» WRITTEN INSTRUCTION: Leave out the pictures, and reproduce exactly the lines from the line containing "How large a" through the final line of the entries.

» INPUT ROWS:
»»

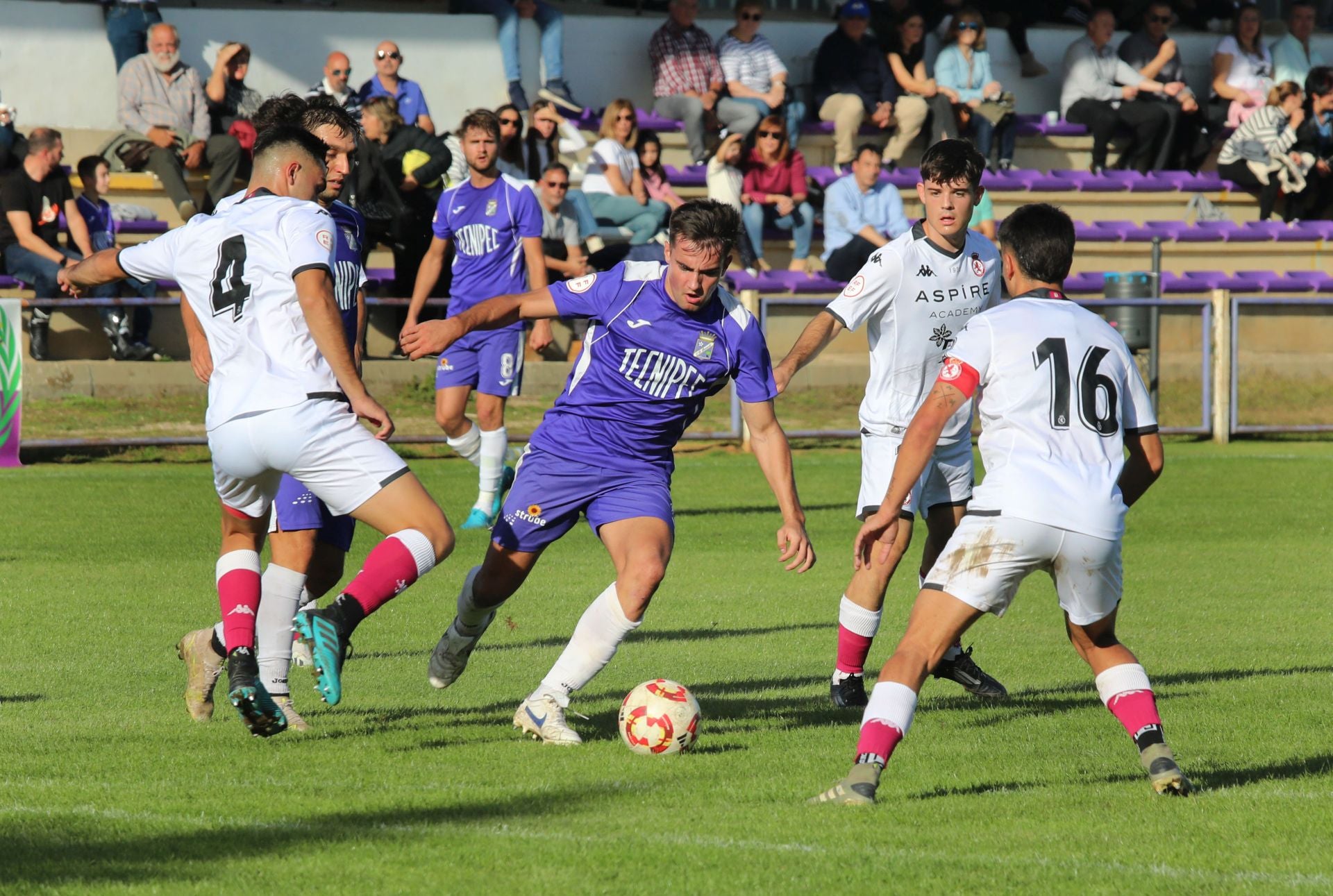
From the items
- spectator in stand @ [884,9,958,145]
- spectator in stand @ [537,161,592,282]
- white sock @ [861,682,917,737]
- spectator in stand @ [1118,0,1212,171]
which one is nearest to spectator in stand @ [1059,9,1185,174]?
spectator in stand @ [1118,0,1212,171]

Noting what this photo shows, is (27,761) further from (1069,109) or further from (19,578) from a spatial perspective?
(1069,109)

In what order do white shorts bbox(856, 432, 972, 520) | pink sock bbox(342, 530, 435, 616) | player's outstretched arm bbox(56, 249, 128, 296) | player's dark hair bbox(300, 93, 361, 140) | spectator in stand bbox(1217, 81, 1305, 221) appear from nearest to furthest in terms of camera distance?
pink sock bbox(342, 530, 435, 616)
player's outstretched arm bbox(56, 249, 128, 296)
player's dark hair bbox(300, 93, 361, 140)
white shorts bbox(856, 432, 972, 520)
spectator in stand bbox(1217, 81, 1305, 221)

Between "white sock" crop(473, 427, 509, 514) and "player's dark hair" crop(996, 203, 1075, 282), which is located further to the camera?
"white sock" crop(473, 427, 509, 514)

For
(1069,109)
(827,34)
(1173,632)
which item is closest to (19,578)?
(1173,632)

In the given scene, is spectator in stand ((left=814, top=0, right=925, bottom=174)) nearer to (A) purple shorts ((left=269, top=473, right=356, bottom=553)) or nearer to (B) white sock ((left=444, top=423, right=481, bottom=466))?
(B) white sock ((left=444, top=423, right=481, bottom=466))

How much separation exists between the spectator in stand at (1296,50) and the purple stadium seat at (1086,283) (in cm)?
555

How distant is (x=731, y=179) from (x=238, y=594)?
1385cm

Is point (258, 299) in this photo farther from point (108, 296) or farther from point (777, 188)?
point (777, 188)

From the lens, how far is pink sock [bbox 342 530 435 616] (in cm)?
528

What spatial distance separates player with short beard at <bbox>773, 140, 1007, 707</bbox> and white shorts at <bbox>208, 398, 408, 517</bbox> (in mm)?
1972

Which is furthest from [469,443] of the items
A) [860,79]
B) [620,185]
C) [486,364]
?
[860,79]

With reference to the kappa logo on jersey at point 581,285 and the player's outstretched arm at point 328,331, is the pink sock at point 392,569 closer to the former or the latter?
the player's outstretched arm at point 328,331

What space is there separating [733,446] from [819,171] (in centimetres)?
586

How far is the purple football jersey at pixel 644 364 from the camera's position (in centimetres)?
579
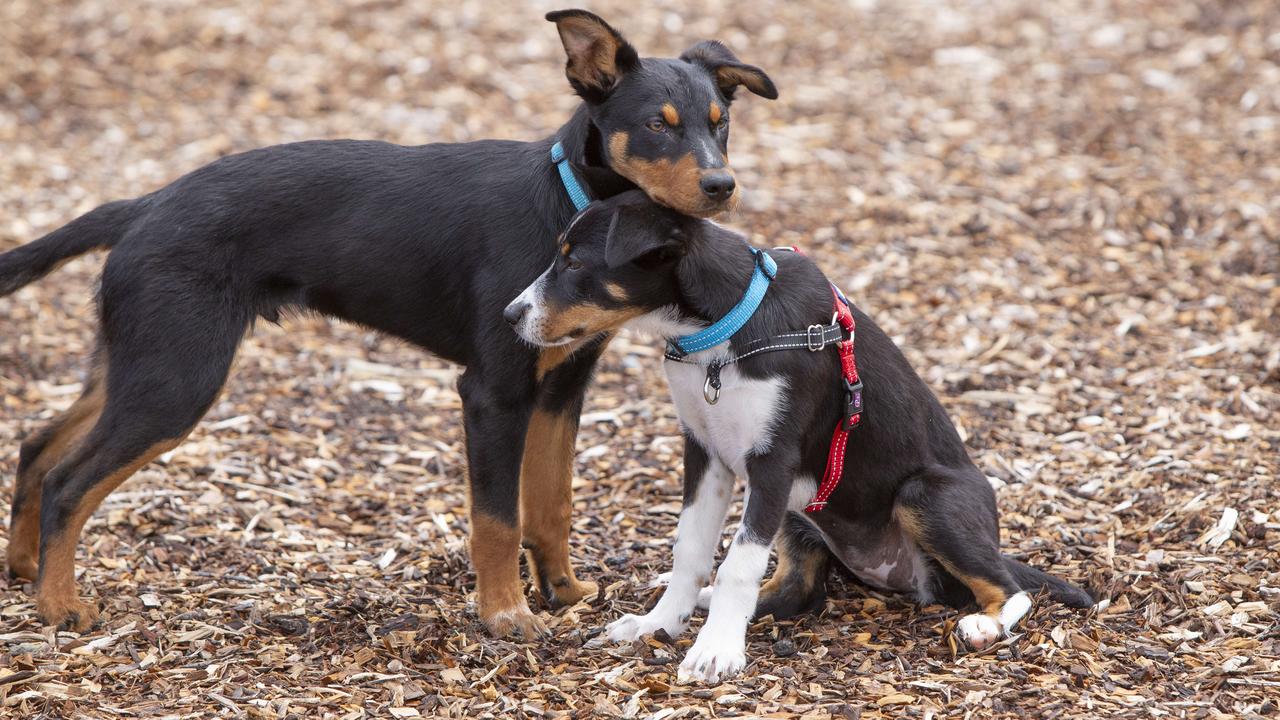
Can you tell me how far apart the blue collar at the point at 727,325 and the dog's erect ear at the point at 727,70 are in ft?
2.78

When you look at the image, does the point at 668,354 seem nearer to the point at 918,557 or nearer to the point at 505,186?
the point at 505,186

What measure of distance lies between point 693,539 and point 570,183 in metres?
1.44

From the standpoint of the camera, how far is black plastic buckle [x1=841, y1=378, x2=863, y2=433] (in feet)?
16.4

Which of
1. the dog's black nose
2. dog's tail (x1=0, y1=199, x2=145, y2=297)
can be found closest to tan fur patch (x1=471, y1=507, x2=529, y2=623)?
the dog's black nose

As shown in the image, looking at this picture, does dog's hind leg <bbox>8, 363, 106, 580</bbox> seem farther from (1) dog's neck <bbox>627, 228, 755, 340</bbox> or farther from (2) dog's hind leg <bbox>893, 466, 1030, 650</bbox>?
(2) dog's hind leg <bbox>893, 466, 1030, 650</bbox>

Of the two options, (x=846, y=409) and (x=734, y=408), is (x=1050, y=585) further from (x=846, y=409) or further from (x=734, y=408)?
(x=734, y=408)

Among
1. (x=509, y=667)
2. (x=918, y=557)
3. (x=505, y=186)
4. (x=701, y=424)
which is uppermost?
(x=505, y=186)

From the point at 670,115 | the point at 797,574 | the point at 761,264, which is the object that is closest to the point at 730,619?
the point at 797,574

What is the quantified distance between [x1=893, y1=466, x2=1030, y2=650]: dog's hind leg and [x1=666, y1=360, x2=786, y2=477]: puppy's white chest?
70 centimetres

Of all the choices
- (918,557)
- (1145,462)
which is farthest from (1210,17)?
(918,557)

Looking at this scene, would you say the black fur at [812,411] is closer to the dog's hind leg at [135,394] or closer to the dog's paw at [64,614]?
the dog's hind leg at [135,394]

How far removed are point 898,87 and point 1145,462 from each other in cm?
622

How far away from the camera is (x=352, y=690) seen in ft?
15.5

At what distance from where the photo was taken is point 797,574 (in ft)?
17.7
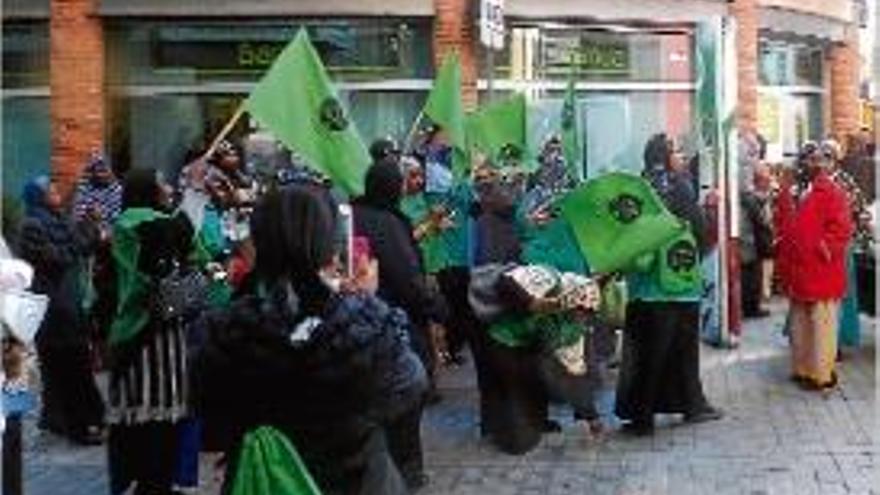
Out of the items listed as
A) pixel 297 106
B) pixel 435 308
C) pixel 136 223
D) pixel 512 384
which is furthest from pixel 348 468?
pixel 512 384

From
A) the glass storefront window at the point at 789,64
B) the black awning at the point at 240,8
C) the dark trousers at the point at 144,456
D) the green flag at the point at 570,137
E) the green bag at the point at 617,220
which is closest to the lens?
the dark trousers at the point at 144,456

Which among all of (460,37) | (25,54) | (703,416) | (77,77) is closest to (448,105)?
(703,416)

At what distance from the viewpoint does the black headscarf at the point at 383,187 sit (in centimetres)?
898

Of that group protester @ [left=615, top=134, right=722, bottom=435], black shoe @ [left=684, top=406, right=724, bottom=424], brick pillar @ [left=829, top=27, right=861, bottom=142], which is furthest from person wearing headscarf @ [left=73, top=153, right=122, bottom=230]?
brick pillar @ [left=829, top=27, right=861, bottom=142]

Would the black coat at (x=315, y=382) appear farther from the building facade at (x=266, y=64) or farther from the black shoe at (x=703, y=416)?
the building facade at (x=266, y=64)

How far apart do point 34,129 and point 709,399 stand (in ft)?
31.5

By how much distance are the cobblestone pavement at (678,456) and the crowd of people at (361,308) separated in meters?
0.23

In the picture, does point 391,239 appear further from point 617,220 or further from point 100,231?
point 100,231

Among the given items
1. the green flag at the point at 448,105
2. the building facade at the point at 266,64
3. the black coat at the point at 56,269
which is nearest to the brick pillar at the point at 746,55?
the building facade at the point at 266,64

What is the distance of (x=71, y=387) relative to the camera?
10.5m

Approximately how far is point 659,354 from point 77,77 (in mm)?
9356

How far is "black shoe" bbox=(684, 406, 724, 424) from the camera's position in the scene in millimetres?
10617

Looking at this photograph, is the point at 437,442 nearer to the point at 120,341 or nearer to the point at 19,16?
the point at 120,341

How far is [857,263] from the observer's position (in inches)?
533
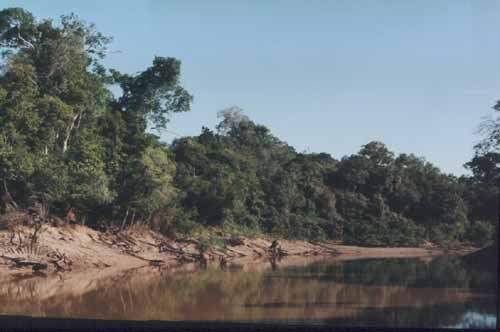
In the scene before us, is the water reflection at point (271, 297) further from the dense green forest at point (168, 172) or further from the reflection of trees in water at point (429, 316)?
the dense green forest at point (168, 172)

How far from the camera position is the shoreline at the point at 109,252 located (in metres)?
22.5

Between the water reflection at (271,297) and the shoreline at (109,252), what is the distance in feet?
6.88

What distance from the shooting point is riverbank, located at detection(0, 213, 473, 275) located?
22.6 m

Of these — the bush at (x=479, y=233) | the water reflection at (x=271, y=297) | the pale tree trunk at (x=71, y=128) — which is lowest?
the water reflection at (x=271, y=297)

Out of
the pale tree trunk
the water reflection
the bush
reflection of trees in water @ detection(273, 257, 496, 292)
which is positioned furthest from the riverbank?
the bush

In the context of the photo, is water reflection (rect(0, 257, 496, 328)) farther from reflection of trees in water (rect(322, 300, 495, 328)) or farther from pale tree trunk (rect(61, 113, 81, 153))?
pale tree trunk (rect(61, 113, 81, 153))

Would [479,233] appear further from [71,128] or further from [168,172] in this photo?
[71,128]

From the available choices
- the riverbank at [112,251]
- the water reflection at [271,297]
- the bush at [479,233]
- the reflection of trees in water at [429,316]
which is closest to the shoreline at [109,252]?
the riverbank at [112,251]

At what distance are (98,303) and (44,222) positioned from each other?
34.6 ft

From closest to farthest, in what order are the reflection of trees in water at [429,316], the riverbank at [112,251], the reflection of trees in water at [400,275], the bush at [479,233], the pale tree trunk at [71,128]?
the reflection of trees in water at [429,316], the reflection of trees in water at [400,275], the riverbank at [112,251], the pale tree trunk at [71,128], the bush at [479,233]

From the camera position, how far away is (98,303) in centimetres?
1554

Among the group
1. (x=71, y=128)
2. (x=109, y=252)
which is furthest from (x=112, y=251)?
(x=71, y=128)

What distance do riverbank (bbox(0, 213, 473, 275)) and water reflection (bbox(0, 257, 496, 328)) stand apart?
220 centimetres

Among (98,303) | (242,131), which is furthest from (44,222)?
(242,131)
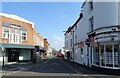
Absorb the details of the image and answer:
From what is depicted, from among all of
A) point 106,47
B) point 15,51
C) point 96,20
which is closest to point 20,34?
point 15,51

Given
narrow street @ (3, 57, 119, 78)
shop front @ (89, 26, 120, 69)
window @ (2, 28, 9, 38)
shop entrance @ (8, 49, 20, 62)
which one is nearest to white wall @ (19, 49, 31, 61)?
shop entrance @ (8, 49, 20, 62)

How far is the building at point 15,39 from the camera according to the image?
40.7 metres

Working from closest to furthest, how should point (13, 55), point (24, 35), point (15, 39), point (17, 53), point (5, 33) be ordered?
point (5, 33) → point (15, 39) → point (13, 55) → point (17, 53) → point (24, 35)

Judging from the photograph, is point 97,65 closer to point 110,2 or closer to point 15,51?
point 110,2

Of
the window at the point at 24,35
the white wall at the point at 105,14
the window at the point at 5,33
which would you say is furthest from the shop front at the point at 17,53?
the white wall at the point at 105,14

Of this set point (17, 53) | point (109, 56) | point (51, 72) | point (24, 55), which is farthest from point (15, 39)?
point (109, 56)

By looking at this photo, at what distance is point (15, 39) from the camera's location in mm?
44188

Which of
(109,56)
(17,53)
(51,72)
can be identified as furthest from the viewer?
(17,53)

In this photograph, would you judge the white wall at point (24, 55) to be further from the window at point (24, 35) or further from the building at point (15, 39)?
the window at point (24, 35)

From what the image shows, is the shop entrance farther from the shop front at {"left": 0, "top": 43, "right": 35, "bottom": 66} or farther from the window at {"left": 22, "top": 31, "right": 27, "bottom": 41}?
the window at {"left": 22, "top": 31, "right": 27, "bottom": 41}

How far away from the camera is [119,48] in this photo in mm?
21453

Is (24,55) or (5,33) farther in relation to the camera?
(24,55)

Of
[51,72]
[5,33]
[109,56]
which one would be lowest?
[51,72]

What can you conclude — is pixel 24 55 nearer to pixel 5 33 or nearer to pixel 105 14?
pixel 5 33
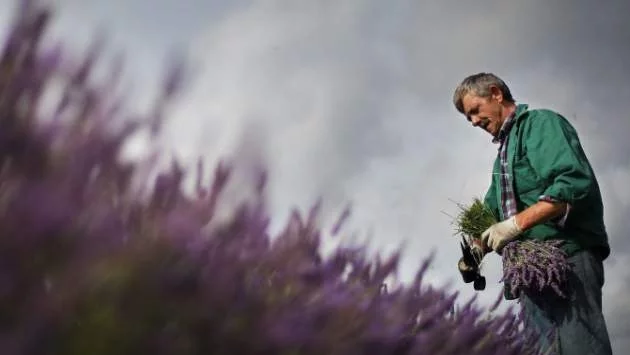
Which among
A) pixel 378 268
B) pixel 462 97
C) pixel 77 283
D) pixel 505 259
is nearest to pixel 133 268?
pixel 77 283

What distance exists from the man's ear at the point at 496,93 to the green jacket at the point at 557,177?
0.24m

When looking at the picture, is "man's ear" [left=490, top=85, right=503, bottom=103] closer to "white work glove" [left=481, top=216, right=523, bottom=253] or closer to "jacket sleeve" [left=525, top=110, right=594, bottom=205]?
"jacket sleeve" [left=525, top=110, right=594, bottom=205]

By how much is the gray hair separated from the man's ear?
0.01 metres

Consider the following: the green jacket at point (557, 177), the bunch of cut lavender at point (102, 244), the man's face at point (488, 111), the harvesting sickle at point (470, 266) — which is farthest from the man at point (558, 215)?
the bunch of cut lavender at point (102, 244)

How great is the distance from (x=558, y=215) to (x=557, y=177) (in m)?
0.13

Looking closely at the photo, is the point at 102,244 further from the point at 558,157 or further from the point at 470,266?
the point at 470,266

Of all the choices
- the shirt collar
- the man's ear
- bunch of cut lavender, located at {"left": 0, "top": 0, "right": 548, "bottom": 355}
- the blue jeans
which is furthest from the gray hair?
bunch of cut lavender, located at {"left": 0, "top": 0, "right": 548, "bottom": 355}

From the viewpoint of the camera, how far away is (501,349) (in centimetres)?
184

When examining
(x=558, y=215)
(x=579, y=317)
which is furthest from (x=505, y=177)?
(x=579, y=317)

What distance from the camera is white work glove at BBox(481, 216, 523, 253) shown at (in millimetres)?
2839

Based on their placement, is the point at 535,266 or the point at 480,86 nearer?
the point at 535,266

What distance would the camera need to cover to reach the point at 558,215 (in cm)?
274

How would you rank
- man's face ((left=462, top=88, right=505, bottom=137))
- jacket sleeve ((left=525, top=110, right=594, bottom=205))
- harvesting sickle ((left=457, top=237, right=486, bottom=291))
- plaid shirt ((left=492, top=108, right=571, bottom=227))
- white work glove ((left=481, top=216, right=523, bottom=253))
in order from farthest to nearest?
harvesting sickle ((left=457, top=237, right=486, bottom=291)), man's face ((left=462, top=88, right=505, bottom=137)), plaid shirt ((left=492, top=108, right=571, bottom=227)), white work glove ((left=481, top=216, right=523, bottom=253)), jacket sleeve ((left=525, top=110, right=594, bottom=205))

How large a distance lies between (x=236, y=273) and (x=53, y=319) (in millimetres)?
233
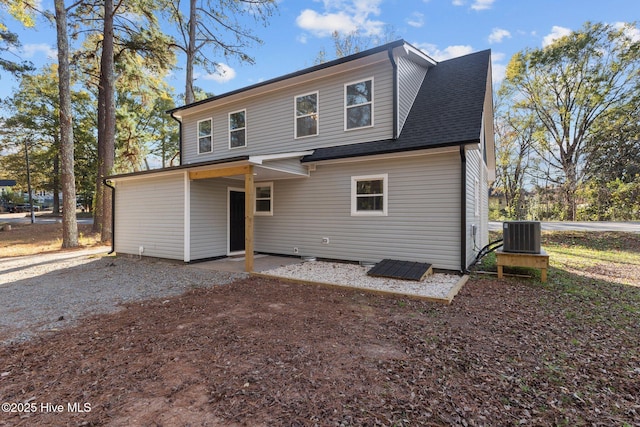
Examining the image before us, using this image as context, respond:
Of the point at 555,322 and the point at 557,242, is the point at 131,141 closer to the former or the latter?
the point at 555,322

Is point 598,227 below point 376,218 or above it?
below

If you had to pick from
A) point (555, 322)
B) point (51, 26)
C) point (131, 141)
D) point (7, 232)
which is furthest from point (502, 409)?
point (7, 232)

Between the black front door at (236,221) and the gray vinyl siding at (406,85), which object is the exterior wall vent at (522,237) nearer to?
the gray vinyl siding at (406,85)

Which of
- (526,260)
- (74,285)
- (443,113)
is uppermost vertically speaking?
(443,113)

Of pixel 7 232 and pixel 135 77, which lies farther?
pixel 7 232

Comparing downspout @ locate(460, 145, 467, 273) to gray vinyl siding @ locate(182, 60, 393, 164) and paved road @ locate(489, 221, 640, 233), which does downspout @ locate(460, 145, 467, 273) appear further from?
paved road @ locate(489, 221, 640, 233)

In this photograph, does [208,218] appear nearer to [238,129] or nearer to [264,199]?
[264,199]

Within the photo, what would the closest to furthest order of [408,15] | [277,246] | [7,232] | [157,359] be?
[157,359] → [277,246] → [408,15] → [7,232]

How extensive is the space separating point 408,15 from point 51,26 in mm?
14224

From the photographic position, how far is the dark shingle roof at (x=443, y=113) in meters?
6.11

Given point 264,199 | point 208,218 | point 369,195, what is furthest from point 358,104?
point 208,218

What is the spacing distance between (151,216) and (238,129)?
3.79m

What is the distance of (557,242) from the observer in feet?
A: 39.4

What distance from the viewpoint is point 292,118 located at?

««

» TASK RESULT:
How large a distance lies between (x=236, y=273) and (x=53, y=319) (in millimetres)?
233
Examining the image before us, using this image as context, respond:
Of the point at 555,322 and the point at 557,242, is the point at 131,141 closer to the former or the latter?
the point at 555,322

Is point 598,227 below point 376,218 or above it?
below

If you had to pick from
A) point (555, 322)
B) point (51, 26)
C) point (131, 141)
D) point (7, 232)
which is furthest from point (502, 409)?
point (7, 232)

Between the black front door at (236,221) and the gray vinyl siding at (406,85), which object is the exterior wall vent at (522,237) nearer to?
the gray vinyl siding at (406,85)

Which of
- (526,260)
- (74,285)
- (443,113)
is uppermost vertically speaking?
(443,113)

Of pixel 7 232 and pixel 135 77, which lies farther?
pixel 7 232

Comparing downspout @ locate(460, 145, 467, 273) to gray vinyl siding @ locate(182, 60, 393, 164) and paved road @ locate(489, 221, 640, 233), which does downspout @ locate(460, 145, 467, 273) appear further from?
paved road @ locate(489, 221, 640, 233)

In this photograph, does [208,218] appear nearer to [238,129] or nearer to [264,199]?
[264,199]

Within the photo, what would the closest to furthest order of [408,15] | [277,246] | [7,232] | [157,359] be?
[157,359] → [277,246] → [408,15] → [7,232]

How extensive is the space separating point 408,15 from point 51,26 in mm?
14224

From the photographic position, how far is the dark shingle roof at (x=443, y=113) in meters?
6.11

Given point 264,199 | point 208,218 | point 369,195, what is furthest from point 358,104?
point 208,218

What is the spacing distance between (151,216) and (238,129)?
3.79m

What is the distance of (557,242) from the observer in feet?
A: 39.4

What distance from the viewpoint is point 292,118 located at?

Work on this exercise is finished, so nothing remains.